#DayOfRage or #DayOfWage? The internet is divided about the march on Parliament
A few hundred protesters took to the streets of London in a march termed a “Day of Rage” after the Queen’s Speech at Parliament on Wednesday.
The demonstration, started by Movement For Justice By Any Means Necessary (MFJ), was billed as a day of action for the victims of the Grenfell Tower inferno.
Before the march was due to begin, tensions were running high on Twitter, with many using the hashtag to denounce the protesters.
The wave of criticism even led to the rise of a new hashtag on Twitter – #DayOfWage – which trended simultaneously to the #DayOfRage hashtag.
In a press release, the organisers of the march stated: “We are marching because we are furious, we are raging and we demand change.
“We march because Theresa May and her coalition of millionaires and bigots have lost all authority to govern.
“We march because Justice for Grenfell can’t be won while this rotten government clings to power.”
The Clement James Centre, which has been helping those displaced by the fire, shunned the movement as opportunistic.
“There has been a ‘Day of Rage’ announced for Wednesday, trying to bring London to a standstill,” a spokesman said.

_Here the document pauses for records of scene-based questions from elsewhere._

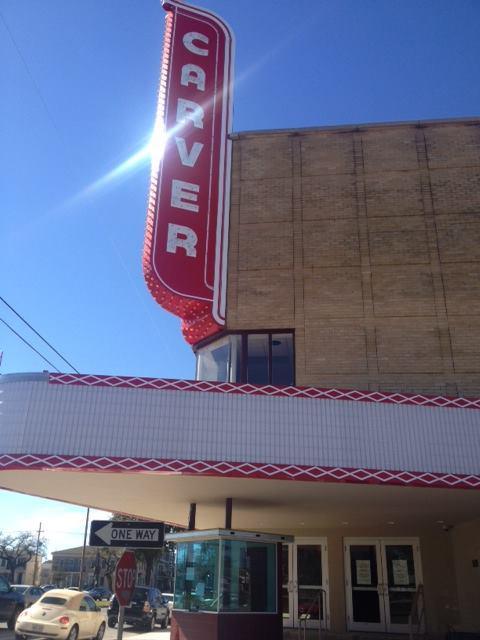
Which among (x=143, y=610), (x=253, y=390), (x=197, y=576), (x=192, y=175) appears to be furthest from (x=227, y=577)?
(x=143, y=610)

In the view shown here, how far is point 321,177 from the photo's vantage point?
17.1 m

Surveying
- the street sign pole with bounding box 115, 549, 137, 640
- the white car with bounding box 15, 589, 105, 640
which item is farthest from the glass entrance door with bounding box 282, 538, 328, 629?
the street sign pole with bounding box 115, 549, 137, 640

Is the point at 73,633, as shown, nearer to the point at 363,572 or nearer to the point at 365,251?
the point at 363,572

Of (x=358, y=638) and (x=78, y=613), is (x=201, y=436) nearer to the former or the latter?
(x=358, y=638)

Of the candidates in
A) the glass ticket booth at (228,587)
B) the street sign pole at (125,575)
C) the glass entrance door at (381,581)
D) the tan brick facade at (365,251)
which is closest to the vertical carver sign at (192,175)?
the tan brick facade at (365,251)

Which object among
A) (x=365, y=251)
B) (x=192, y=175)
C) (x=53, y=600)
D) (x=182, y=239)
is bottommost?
(x=53, y=600)

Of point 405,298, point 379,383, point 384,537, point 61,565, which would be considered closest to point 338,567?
point 384,537

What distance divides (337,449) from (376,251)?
21.5 ft

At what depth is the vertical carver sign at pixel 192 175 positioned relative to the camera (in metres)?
13.8

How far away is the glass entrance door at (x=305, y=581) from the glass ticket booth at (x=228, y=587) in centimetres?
571

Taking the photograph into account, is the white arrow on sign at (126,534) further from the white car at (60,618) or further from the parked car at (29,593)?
the parked car at (29,593)

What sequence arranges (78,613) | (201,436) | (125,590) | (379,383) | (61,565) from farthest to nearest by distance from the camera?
(61,565), (78,613), (379,383), (201,436), (125,590)

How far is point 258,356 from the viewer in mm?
15570

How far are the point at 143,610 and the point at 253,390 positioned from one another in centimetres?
1758
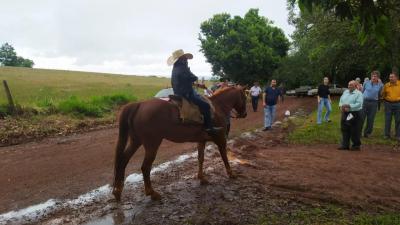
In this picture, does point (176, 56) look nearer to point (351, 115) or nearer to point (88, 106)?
point (351, 115)

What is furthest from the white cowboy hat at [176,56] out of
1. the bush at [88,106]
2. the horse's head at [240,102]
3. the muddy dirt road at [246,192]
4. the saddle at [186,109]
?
the bush at [88,106]

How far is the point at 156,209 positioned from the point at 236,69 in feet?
106

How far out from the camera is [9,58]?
359 feet

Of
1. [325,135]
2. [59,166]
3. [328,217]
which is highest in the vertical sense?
[328,217]

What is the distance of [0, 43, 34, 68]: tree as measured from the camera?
354 feet

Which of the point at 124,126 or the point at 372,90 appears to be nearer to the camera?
the point at 124,126

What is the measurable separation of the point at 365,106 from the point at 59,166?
9.25 m

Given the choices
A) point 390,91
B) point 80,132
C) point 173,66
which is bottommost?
point 80,132

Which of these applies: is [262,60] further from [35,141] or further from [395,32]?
[35,141]

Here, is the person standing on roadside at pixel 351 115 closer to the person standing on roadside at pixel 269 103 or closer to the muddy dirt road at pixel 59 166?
the muddy dirt road at pixel 59 166

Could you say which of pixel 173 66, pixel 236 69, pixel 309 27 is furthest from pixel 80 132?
pixel 236 69

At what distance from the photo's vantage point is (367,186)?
7.43 m

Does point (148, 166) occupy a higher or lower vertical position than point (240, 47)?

“We cannot emphasise enough how against this many of the affected residents we’ve spoken to are and they do not want their grief hijacked for any violent or destructive means.”
According to police, 500 people turned up to the march, which started in Shepherd’s Bush Green and ended outside Parliament.
Tempers began to boil over outside the gates of Downing Street when protesters and police squared off, the activists yelling angrily.
Dozens of officers flooded in to calm the situation, forming a tight barrier between the activists and Number 10.
One man was restrained as he screamed in the face of an officer, while colourful flares were let off in the background.
Another skirmish with police resulted in a man being led away in handcuffs. The suspect was seen shouting at the crowd of protesters and was then taken aside by officers.
It was unclear if he had been involved in the day of action.